O nosso objetivo é simplesmente divulgar os livros da Bellis Azorica, tornar a série conhecida, lembrar que os livros podem ser uma boa oferta para os estrangeiros que nos visitam e sugerir aos poderes políticos que usem a sua influência para fazer chegar esses livros aos hotéis açorianos, às casas de alojamento local, aos AirBNBs. Os Açores têm de ser vistos lá fora como um paraíso onde a chuva pode tomar conta das férias e, porque há que inventar modos de preencher o tempo, pode a leitura ser um deles. O nosso turismo deve procurar atrair gente que adora a natureza e não se deixa vencer pelos elementos - o tipo de pessoas que sabe vingar-se da chuva enconchando-se num canto a ler um bom livro açoriano em tradução.

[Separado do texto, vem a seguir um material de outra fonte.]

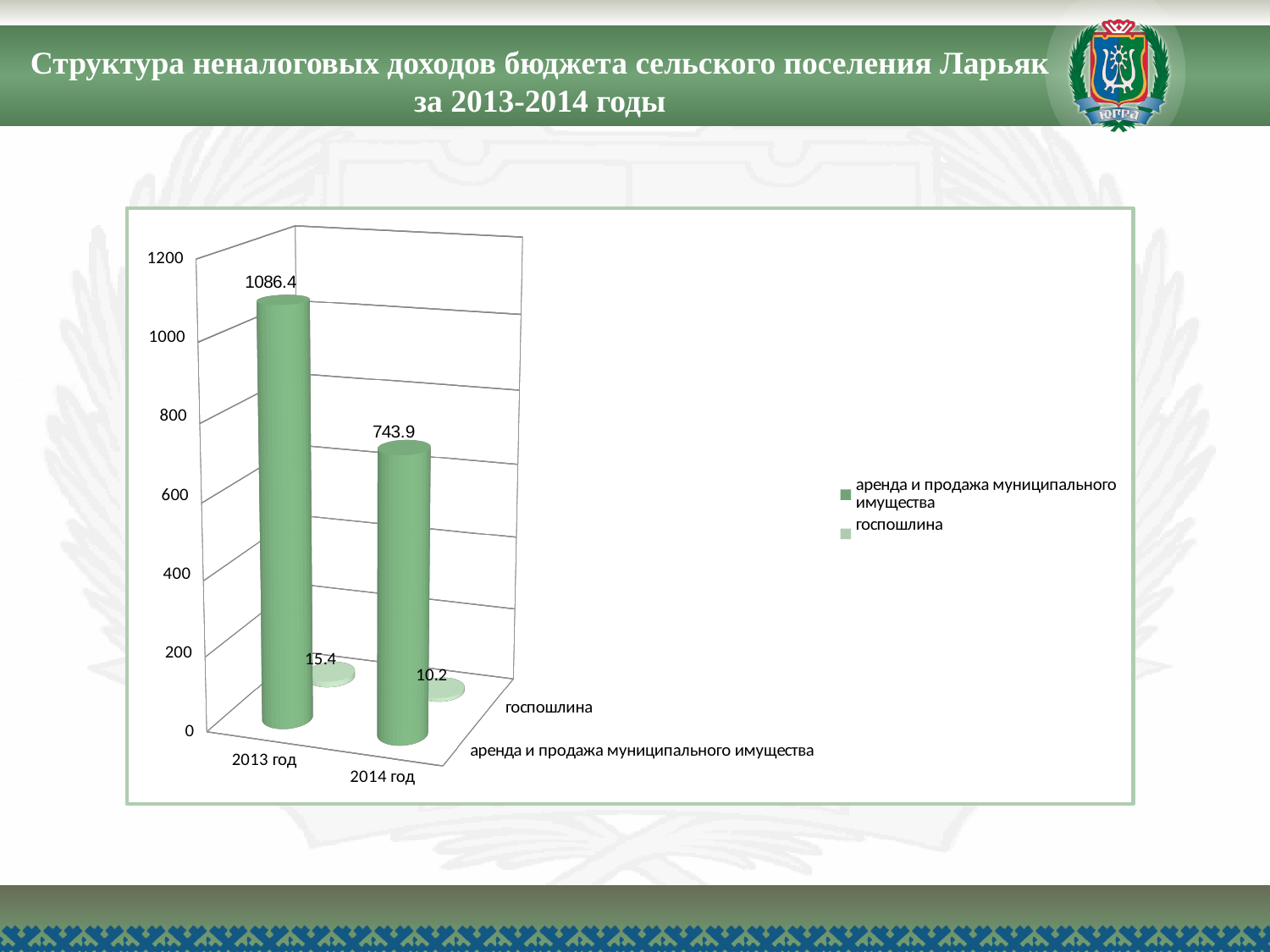
What kind of chart is shown on the slide? bar chart How many series does the legend list? 2 What is the value for госпошлина in 2014 год? 10.2 What is the value for аренда и продажа муниципального имущества in 2013 год? 1086.4 Which year has the lower value for госпошлина? 2014 год By how much did аренда и продажа муниципального имущества decrease from 2013 год to 2014 год? 342.5 Which year has the higher value for аренда и продажа муниципального имущества? 2013 год What is the difference between госпошлина in 2013 год and in 2014 год? 5.2 What is the value for госпошлина in 2013 год? 15.4 Is the value for аренда и продажа муниципального имущества in 2014 год greater or less than 800? less Do the values for аренда и продажа муниципального имущества rise or fall from 2013 год to 2014 год? fall What is the value for аренда и продажа муниципального имущества in 2014 год? 743.9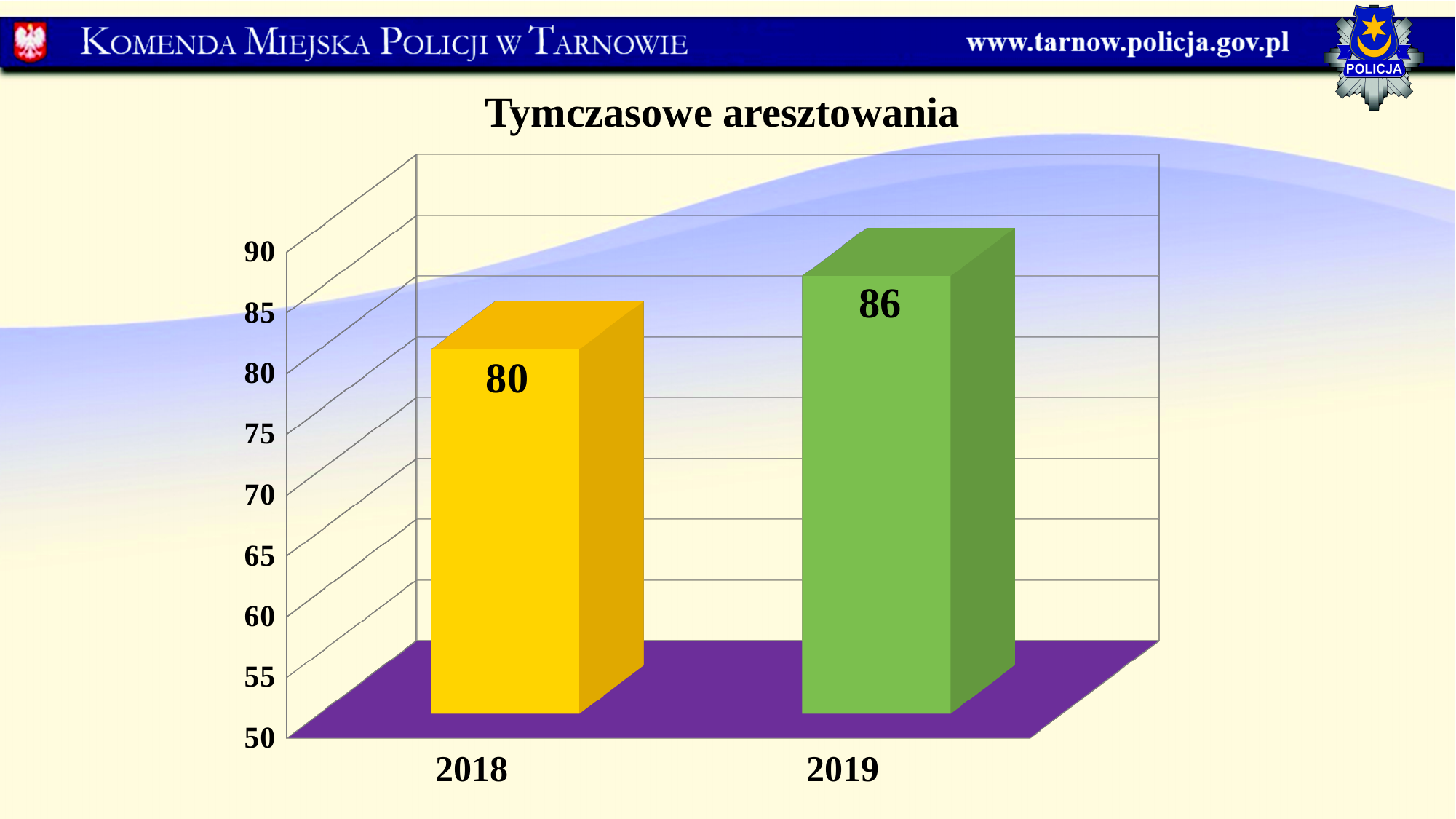
Is the value for 2019 greater or less than 90? less What is the value for 2019? 86 What is the difference between the values for 2019 and 2018? 6 What is the value for 2018? 80 Which year has the highest value? 2019 Which year has the lowest value? 2018 Do the values rise or fall from 2018 to 2019? rise How many years are shown on the chart? 2 Which is larger, the value for 2018 or the value for 2019? 2019 Is the value for 2018 greater or less than 75? greater What is the title of the chart? Tymczasowe aresztowania What kind of chart is shown on the slide? bar chart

Quando os turistas estrangeiros estiverem retidos nos seus quartos ou na sala de um hotel, podem muito bem beber um Terras de Lava, um licor de maracujá ou um chá da Gorreana ou do Porto Formoso, e deliciar-se a contemplar os Açores através dos seus escritores graças às traduções inglesas que agora estão disponíveis. Ficarão a perceber melhor o íntimo destas belas terras azóricas, quando entenderem que a lava, os vulcões, a chuva e os abalos de terra são elementos constituintes destas ilhas – da sua natureza mas também da cultura - e que gostamos de receber estrangeiros que sabem apreciá-las como elas são e senti-las como os locais as sentem.
E essa possibilidade, não esqueçam, deve-se muito ao denodado esforço de uma mão cheia de açorianos na diáspora que trabalha por amor à causa, sem qualquer remuneração ou interesse pessoal.